#### Exercise details:
Put each line of the listing below into a JSON list of strings, one string per line, leaving out blank lines and the pictures.

#### Extracted data:
++++++++

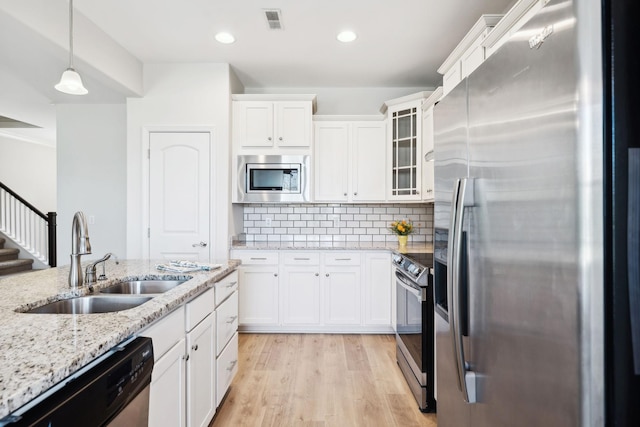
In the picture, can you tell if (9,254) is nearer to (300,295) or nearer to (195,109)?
(195,109)

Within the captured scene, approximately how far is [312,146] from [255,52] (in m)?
1.06

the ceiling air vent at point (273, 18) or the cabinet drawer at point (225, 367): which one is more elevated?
the ceiling air vent at point (273, 18)

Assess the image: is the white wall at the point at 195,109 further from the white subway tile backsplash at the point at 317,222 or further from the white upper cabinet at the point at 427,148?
the white upper cabinet at the point at 427,148

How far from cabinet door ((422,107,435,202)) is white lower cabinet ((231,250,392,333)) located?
0.76 metres

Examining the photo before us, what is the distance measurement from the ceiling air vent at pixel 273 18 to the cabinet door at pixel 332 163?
126 cm

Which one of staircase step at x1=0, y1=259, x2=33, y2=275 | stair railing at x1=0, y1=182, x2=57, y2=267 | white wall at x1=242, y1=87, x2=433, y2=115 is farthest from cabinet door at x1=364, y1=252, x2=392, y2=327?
staircase step at x1=0, y1=259, x2=33, y2=275

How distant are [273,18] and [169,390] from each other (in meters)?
2.55

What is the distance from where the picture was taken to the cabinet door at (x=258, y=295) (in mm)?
3428

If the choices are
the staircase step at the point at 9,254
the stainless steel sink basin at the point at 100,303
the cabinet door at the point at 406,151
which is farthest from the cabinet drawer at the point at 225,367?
the staircase step at the point at 9,254

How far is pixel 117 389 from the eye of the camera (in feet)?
2.90

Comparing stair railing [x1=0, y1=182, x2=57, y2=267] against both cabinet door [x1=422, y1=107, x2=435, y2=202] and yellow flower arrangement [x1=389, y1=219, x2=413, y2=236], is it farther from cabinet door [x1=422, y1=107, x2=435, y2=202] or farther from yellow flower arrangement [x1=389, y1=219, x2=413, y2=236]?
cabinet door [x1=422, y1=107, x2=435, y2=202]

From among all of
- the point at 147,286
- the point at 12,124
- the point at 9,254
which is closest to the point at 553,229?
the point at 147,286

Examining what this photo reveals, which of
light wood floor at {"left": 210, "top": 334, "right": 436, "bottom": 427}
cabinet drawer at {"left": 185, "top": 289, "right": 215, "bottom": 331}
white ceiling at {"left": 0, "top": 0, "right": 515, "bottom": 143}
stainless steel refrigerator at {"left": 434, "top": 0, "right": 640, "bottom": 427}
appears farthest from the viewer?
white ceiling at {"left": 0, "top": 0, "right": 515, "bottom": 143}

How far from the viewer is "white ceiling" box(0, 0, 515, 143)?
234 centimetres
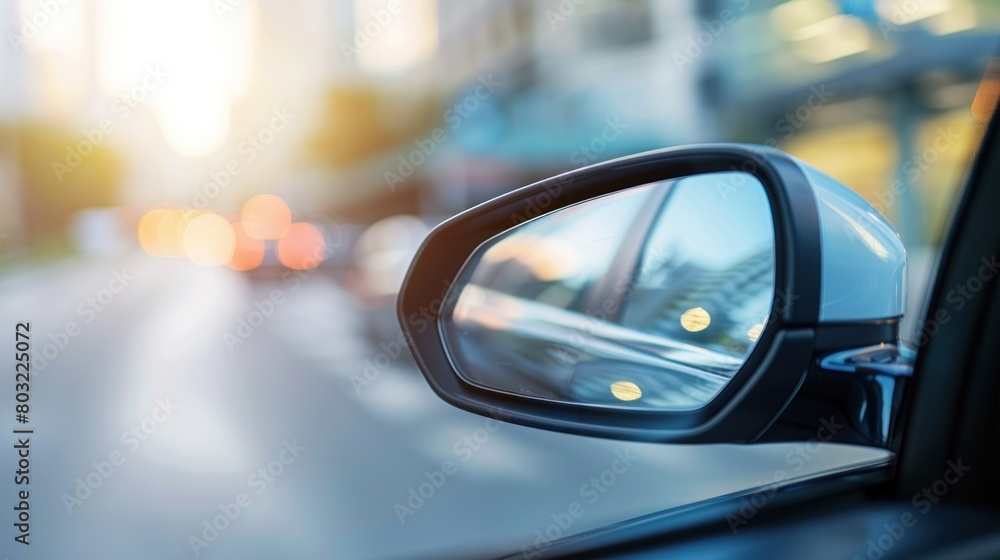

++++++++

#### Exercise result:
[
  "In the picture, can you tell if (9,254) is nearer to (300,295) or nearer to (195,109)?",
  "(195,109)",
  "Within the captured scene, approximately how far is [312,146] from [255,52] (in m)?",
  "1.06",
  "the ceiling air vent at point (273, 18) or the cabinet drawer at point (225, 367): which one is more elevated?",
  "the ceiling air vent at point (273, 18)",
  "Assess the image: is the white wall at the point at 195,109 further from the white subway tile backsplash at the point at 317,222 or further from the white upper cabinet at the point at 427,148?",
  "the white upper cabinet at the point at 427,148",
  "How far from cabinet door ((422,107,435,202)) is white lower cabinet ((231,250,392,333)) located?",
  "0.76 metres",
  "Examining the photo before us, what is the distance measurement from the ceiling air vent at pixel 273 18 to the cabinet door at pixel 332 163?",
  "126 cm",
  "Which one of staircase step at x1=0, y1=259, x2=33, y2=275 | stair railing at x1=0, y1=182, x2=57, y2=267 | white wall at x1=242, y1=87, x2=433, y2=115 is farthest from cabinet door at x1=364, y1=252, x2=392, y2=327?",
  "staircase step at x1=0, y1=259, x2=33, y2=275",
  "How distant are [273,18] and [169,390] from each other (in meters)?",
  "2.55",
  "What is the distance from where the picture was taken to the cabinet door at (x=258, y=295) (in mm)?",
  "3428",
  "If the choices are",
  "the staircase step at the point at 9,254",
  "the stainless steel sink basin at the point at 100,303",
  "the cabinet door at the point at 406,151",
  "which is farthest from the cabinet drawer at the point at 225,367?",
  "the staircase step at the point at 9,254",
  "How far is pixel 117 389 from the eye of the camera (in feet)?",
  "2.90",
  "Comparing stair railing [x1=0, y1=182, x2=57, y2=267] against both cabinet door [x1=422, y1=107, x2=435, y2=202] and yellow flower arrangement [x1=389, y1=219, x2=413, y2=236], is it farther from cabinet door [x1=422, y1=107, x2=435, y2=202] or farther from yellow flower arrangement [x1=389, y1=219, x2=413, y2=236]?",
  "cabinet door [x1=422, y1=107, x2=435, y2=202]",
  "From among all of",
  "- the point at 147,286",
  "- the point at 12,124",
  "- the point at 9,254",
  "which is closest to the point at 553,229?",
  "the point at 147,286",
  "Examining what this photo reveals, which of",
  "light wood floor at {\"left\": 210, \"top\": 334, \"right\": 436, \"bottom\": 427}",
  "cabinet drawer at {\"left\": 185, \"top\": 289, \"right\": 215, \"bottom\": 331}",
  "white ceiling at {\"left\": 0, \"top\": 0, \"right\": 515, \"bottom\": 143}",
  "stainless steel refrigerator at {\"left\": 434, \"top\": 0, \"right\": 640, \"bottom\": 427}",
  "appears farthest from the viewer?",
  "white ceiling at {\"left\": 0, \"top\": 0, \"right\": 515, \"bottom\": 143}",
  "How far from the viewer is \"white ceiling\" box(0, 0, 515, 143)?",
  "234 centimetres"
]